Regex based query help


(Subbu v) #1

Hi All,

Please advise on how to construct query on the below scenario. i tried multiple aggregations and the query is performing very slow.

  1. i have 1000s of log file and i am using logstash to index data to elastic search.
  2. each log file may contain more than 5000 lines
  3. in my search application , i should allow the user to enter some regex based expression to search with in the file (like .*.+([0-9][0-9]:[0-9][0-9]:[0-9][0-9] [A-Z][a-z]{1,2} [0-9][0-9] 20[0-9][0-9]).+.) , file name (like ABC) and a date range.
  4. on the first hand , i dont have to display the results with in the file names, instead i just have to display the matching file name.
  5. when i try with regular boolean queries and aggregations, i am able to achieve the results. but the performance is very slow.
  6. so i am thinking , if there is a way i can tell elastic search to get only the first occurrence of the regex per file (for the purpose of getting only the file names)? i tried to achieve this in aggregation, but the aggregation is applied on the result set received. this is again impact on performance.

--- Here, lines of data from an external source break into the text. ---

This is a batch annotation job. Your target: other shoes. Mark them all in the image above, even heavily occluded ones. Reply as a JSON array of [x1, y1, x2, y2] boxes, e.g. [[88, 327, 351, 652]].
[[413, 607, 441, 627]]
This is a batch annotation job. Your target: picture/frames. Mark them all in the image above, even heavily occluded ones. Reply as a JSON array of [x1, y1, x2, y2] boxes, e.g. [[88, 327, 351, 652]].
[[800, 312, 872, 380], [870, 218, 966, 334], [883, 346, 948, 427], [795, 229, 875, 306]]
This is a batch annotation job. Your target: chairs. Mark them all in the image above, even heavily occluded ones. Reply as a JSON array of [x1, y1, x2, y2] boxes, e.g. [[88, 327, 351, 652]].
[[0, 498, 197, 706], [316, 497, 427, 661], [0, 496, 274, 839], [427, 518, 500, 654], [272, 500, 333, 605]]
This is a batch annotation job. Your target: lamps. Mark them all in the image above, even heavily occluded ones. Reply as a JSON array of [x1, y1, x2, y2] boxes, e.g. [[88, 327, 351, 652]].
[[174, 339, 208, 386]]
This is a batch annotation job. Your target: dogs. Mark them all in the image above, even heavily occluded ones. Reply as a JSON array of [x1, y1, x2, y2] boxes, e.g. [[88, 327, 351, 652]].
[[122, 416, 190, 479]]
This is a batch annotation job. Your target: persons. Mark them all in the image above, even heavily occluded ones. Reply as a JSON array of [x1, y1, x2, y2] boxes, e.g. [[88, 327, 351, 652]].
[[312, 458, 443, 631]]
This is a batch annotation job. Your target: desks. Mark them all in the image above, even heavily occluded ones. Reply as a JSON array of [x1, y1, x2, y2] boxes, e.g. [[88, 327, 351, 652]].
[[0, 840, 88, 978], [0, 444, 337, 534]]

the files are not analyzed.

please help.
thanks


(Christian Dahlqvist) #2

Searching with regular expressions on large not_analyzed fields like you are describing is not what Elasticsearch was designed to do. If you are not going to leverage any of the search capabilities of Elasticsearch, why use it at all?

Using Elasticsearch for Log Analytics is very common, but generally files are broken up into individual events and parse out relevant information and enrich these before indexing them into Elasticsearch rather than inserted whole. This makes it possible to search and aggregate across the log events without using any regular expressions, e.g. using Kibana.


(system) #3

This topic was automatically closed 28 days after the last reply. New replies are no longer allowed.